Despite the inclusion of Advisors, this process does not involve the Council, leading us to believe that this addendum places a significant burden on the delegates who must review all the proposals. One of the reasons for the LTIPP was precisely to avoid this excessive burden. Moreover, the optimistic model adopted in this phase could raise concerns about the real control the DAO will have over these proposals, as reviewing six months of data for each applicant is time-consuming.
For this reason, we decided to accompany each application we reviewed with a brief report. We ask the delegates not to take this as an in-depth or definitive basis for deciding your vote, but rather as a high level overview that can potentially raise questions for your own analysis.
Regarding Stella, their KPIs were:
According to their final report and the metrics provided by OBL, the outcomes in the distribution of incentives were good. They achieved the targets for TVL, leveraged positions, and user engagement.

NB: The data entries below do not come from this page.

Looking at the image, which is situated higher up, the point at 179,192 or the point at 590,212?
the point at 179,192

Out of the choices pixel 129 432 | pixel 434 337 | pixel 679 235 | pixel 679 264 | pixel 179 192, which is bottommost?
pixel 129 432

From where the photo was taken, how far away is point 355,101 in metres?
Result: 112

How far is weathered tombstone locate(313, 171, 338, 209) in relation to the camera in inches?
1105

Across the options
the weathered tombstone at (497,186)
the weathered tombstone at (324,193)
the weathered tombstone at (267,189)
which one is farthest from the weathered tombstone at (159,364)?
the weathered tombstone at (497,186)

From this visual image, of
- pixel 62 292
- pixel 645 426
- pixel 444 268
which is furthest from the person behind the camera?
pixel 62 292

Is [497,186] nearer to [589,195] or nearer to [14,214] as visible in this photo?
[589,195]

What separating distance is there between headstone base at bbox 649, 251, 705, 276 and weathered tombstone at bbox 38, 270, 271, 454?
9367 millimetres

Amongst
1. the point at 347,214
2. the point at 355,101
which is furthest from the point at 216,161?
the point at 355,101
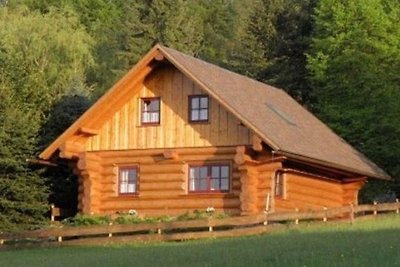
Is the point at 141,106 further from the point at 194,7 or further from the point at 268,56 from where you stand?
the point at 194,7

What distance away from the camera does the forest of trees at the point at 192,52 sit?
45438 mm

When reviewing the addendum, our main concern was stickiness, given the significant drop in TVL after incentives ended. They explained that:
1- The LRT and EigenLayer narrative has faded out, so the borrowing activity in these pools have reduced significantly over past weeks.
2- They realized that lending is not that attractive without incentives
Something interesting is that, despite not including it in their bi-weekly reports, they informed us that for “leveragoors”, the incentives were fixed to 20% top up on profitable positions. If the leveragoor’s position was negative, no incentives were given. This was done to incentivise good behaviour and prevent sybil.
For more data and their answers, please review the Discord.
For lending pools, they managed incentives discretionally, considering the need of adapting to market trends and conditions (such as LRTs narrative).
Finally, we believe that it’s good that they set KPIs for this addendum.
Conclusions
Stella showed good results during incentives distribution. Acknowledging the stickiness issue, they enabled a points strategy. It’s quite early to determine the reasons for the drop in TVL, but more research is needed to avoid incentivizing strategies that bring mostly mercenary liquidity.